Osiris-Rex: Brian May on Channel 4 News


Brian May Channel 4 News Osiris-Rex Asteroid mission ends

Brian May appeared this evening on Channel 4 News – Sunday 24 September… approx 6PM, talking today’s successful NASA OSIRIS-Rex mission

Osiris Rex: NASA asteroid mission could reveal secrets of life

–  E&OE – rough transcript.

CHANNEL 4 NEWS: Well I’m joined now by the legendary Queen guitarist and astrophysicist, Sir Brian May. He helped plan the mission and has co-authored a book about the asteroid and the OSIRIS-Rex project with its leader, Dante Loretta. So Brian May, it’s quite an extraordinary story. billions of miles of of travel. How big a moment is it for you that this dust has now arrived back on Earth?

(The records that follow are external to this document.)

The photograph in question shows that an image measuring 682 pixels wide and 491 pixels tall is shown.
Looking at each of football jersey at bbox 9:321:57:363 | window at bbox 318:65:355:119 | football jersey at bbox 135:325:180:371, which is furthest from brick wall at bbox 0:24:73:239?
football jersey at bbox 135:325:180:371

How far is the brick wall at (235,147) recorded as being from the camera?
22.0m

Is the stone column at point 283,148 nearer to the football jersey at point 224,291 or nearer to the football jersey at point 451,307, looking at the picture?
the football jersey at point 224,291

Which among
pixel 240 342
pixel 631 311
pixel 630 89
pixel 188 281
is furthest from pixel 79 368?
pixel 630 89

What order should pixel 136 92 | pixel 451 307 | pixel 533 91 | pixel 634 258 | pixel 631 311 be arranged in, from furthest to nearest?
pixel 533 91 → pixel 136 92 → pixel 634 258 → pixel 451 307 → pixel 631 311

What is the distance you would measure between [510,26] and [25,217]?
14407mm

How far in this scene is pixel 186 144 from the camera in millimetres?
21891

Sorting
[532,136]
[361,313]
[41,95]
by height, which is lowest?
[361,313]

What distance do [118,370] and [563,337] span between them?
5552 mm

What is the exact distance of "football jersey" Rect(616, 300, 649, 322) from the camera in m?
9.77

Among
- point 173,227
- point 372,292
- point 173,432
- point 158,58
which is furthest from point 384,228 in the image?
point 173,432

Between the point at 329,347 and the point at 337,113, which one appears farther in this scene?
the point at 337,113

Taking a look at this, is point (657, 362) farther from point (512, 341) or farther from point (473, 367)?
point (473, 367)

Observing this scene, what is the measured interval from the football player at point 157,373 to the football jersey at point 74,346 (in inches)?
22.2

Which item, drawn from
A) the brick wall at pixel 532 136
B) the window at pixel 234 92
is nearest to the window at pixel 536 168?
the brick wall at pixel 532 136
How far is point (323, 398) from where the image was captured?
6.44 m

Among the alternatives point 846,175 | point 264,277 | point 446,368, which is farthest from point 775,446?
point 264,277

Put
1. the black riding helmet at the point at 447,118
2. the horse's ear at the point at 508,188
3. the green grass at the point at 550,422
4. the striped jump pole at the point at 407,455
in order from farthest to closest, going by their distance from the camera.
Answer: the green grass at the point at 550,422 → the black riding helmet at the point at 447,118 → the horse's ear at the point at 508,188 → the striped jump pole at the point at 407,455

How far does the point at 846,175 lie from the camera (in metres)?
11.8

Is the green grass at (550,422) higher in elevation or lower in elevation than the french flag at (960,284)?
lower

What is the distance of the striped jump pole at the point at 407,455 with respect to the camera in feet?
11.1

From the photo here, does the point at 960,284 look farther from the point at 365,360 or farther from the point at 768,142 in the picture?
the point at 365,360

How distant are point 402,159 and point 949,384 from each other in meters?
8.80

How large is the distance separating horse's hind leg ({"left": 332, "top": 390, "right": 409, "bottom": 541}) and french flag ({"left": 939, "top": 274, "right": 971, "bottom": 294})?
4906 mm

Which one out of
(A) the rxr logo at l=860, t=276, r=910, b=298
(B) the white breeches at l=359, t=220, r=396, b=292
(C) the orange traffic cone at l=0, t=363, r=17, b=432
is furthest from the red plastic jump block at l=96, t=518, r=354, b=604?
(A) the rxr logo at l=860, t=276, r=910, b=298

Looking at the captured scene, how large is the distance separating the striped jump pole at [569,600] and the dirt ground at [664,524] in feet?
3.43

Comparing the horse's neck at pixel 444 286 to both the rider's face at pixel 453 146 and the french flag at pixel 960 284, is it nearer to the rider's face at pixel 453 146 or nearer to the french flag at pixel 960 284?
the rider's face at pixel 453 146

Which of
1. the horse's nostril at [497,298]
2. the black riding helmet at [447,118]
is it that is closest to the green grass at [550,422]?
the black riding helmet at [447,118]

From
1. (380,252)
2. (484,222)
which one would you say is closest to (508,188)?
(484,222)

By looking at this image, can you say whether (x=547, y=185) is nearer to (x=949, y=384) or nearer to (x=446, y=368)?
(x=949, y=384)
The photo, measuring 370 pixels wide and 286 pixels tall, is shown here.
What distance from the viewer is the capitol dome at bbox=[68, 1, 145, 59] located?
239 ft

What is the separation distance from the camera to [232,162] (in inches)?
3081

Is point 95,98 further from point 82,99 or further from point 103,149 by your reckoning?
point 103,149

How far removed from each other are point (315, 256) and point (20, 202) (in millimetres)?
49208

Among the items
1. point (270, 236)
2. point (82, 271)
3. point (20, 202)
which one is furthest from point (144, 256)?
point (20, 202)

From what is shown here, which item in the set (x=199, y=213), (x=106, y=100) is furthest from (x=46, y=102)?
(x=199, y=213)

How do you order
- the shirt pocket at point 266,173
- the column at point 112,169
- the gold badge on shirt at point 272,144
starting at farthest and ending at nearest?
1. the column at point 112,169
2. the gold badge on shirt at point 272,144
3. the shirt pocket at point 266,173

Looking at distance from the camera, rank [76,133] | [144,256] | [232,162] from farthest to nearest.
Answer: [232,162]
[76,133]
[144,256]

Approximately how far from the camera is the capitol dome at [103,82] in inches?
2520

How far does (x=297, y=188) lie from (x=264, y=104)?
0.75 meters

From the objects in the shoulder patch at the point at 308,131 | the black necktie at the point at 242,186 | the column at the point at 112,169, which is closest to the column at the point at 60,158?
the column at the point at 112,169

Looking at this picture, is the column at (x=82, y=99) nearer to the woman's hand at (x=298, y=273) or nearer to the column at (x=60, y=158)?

BRIAN MAY: I got pretty emotional watching it. I was wishing I was in Utah but we’re here in the Inglorious Wimbledon, rehearsing for a big Queen tour in the States so I couldn’t actually get to Utah, but yes I was very very moved. You know this has been a long journey of course even longer for Dante Loretta who’s the boss of the whole project, the chief, but yeah, I mean there’s a lot of me in there and you know you very kindly said I played a crucial role. I played a small role but the role was to try and make sure that the the spacecraft was safe as it collected that sample because, if it had fallen into the rubble,nothing would have got back to Earth, which would have been a bit of a tragedy after spending billions of dollars on the whole project.

CH4: I want to come back to your role in this in just a second but I mean, what do you hope with your Astrophysics hat on rather than your guitar hat on, of course, what do you hope that we can learn from this dust that’s been gathered?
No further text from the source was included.